If you can achieve clean code + negative lines of code after a refactor, with identical functionality, they'd be fools to not merge it.
It's possible the refactors you submitted didn't meet these requirements. Or the project owners simply were too possessive of the code they wrote with their own fingers.
Isn't that sort of contrary to OSS?
No, OSS is a licensing model not a development model. With OSS, if the existing project has a dev model you don't like, you can always fork it and start a project with a dev model you do; with proprietary software (even if the source is available), if you don't like the development model (among other things you might not like) you're, well, forked.
Either that or the project owners/maintainers have a lot of pride.
Even if you overlook that getting code that matches a projects style guides might be rarer than it should be refactoring (at least in most cases that I need to deal with it) requires a good understanding of how everything fits together and a better idea of how it should work. There are some simple cases in which this might not be the case at all, such as grouping together a whole bunch of copypasta style code, but even under those circumstances any refactoring is likely to yield a fair bit of work for the maintainer to verify (regressions/style/changed organization) with fairly limited benefit.
As such it doesn't really seem that effective to try to impose something like this on a project without a good justification. If a good justification can be made, then sure refactor away, but otherwise the maintainer would logically think that the work was a waste of everyone's time.
I guess "small" is key.

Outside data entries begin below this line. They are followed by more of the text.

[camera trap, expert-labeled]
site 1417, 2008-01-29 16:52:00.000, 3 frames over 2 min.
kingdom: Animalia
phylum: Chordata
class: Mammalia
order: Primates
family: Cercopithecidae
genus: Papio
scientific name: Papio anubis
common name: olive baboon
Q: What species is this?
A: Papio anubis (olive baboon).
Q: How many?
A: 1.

I agree a large refactoring would be troublesome to verify.
Answering questions on Stack Overflow / mailing lists / issue trackers can be a good way to build up trust in your abilities and a working relationship with other contributors.

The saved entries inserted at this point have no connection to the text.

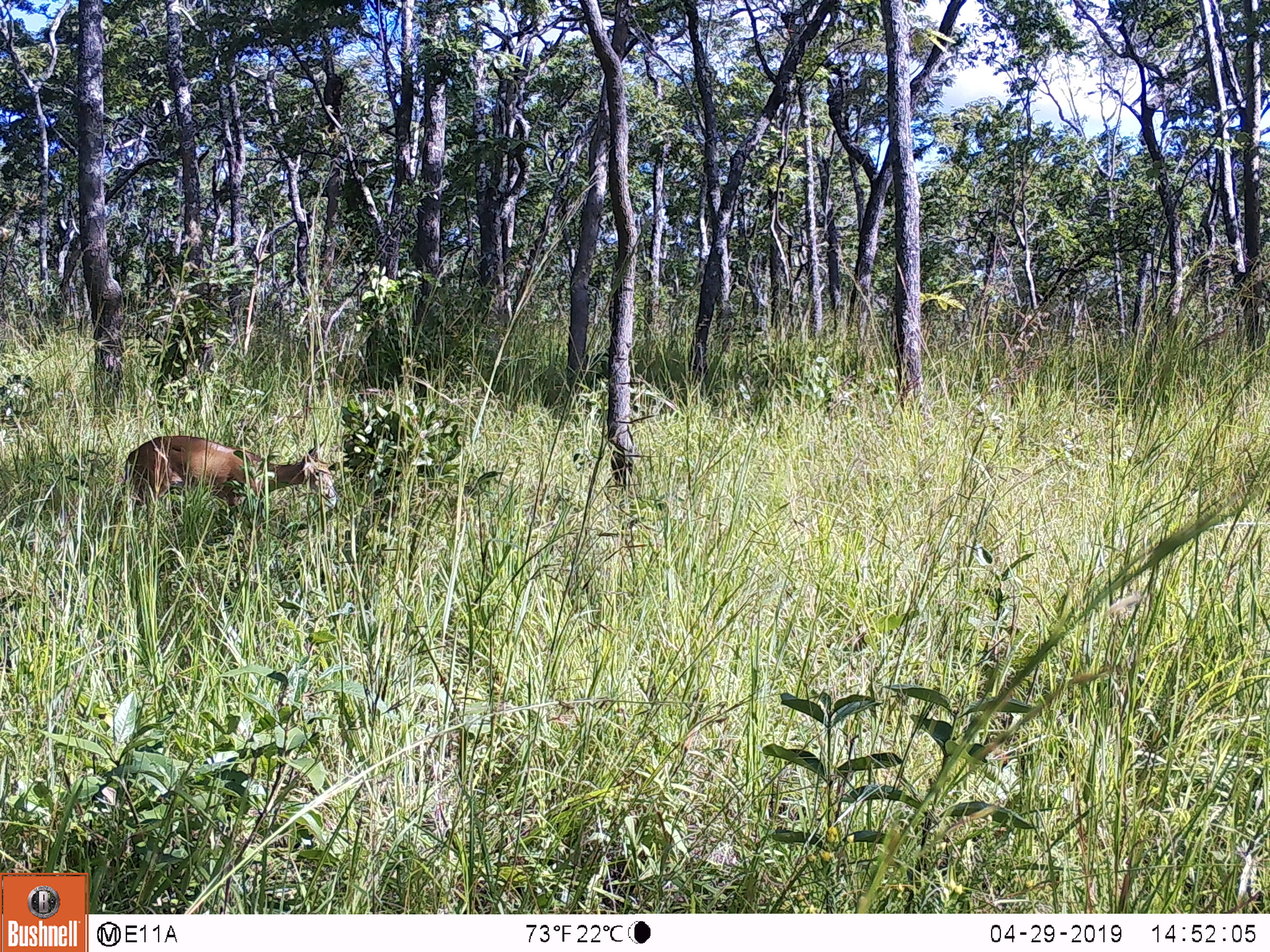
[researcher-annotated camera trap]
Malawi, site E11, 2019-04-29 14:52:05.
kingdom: Animalia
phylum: Chordata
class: Mammalia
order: Artiodactyla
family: Bovidae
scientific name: Antilopinae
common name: small antelope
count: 1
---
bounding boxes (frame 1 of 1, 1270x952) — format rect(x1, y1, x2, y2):
small antelope: rect(114, 430, 338, 521)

Often projects label things that are "good for a first commit" and you should check out those.
All that said, most projects are eager to include new people, and personally I enjoy helping new contributors feel comfortable and get their commits accepted.
Tests are a way to delegate trust. Instead of trusting the developer, you trust the code. It's a huge huge relief. If you can remove that burden from the shoulders of the maintainers, I guarantee you will be welcomed with open arms.
The side-effect is that you don't need to _add_ content/functionality, so the maintainers don't have to think about your new shiny feature. And if you fix something that was supposed to work in their own view of the project, then you start being noticed.